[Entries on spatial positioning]
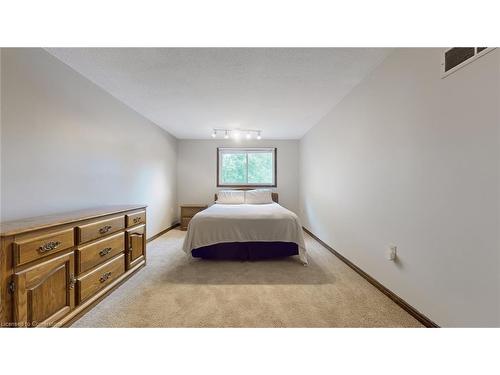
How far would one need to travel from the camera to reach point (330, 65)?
2000 millimetres

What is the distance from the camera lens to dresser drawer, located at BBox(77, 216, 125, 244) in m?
1.59

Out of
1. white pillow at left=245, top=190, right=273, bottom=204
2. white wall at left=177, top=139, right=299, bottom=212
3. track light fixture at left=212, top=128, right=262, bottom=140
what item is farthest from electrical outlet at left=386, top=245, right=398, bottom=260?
white wall at left=177, top=139, right=299, bottom=212

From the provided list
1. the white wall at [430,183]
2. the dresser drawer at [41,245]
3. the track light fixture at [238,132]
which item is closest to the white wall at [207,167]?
the track light fixture at [238,132]

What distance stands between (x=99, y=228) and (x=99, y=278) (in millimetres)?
419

Problem details: Please return every line of the listing above word for word, but leave out the pictures.

Full answer:
How far would one need to travel from the camera to reach point (330, 65)?
2000 millimetres

What is the distance from the camera lens to dresser drawer, located at BBox(77, 216, 125, 244) in m?
1.59

Out of
1. white pillow at left=245, top=190, right=273, bottom=204
2. white wall at left=177, top=139, right=299, bottom=212
3. track light fixture at left=212, top=128, right=262, bottom=140
what item is farthest from electrical outlet at left=386, top=245, right=398, bottom=260?
white wall at left=177, top=139, right=299, bottom=212

From the provided list
1. the white wall at [430,183]
2. the dresser drawer at [41,245]
3. the track light fixture at [238,132]
which item is closest to the white wall at [207,167]?
the track light fixture at [238,132]

What distance stands between (x=99, y=228) and (x=99, y=278) (in millimetres)?
419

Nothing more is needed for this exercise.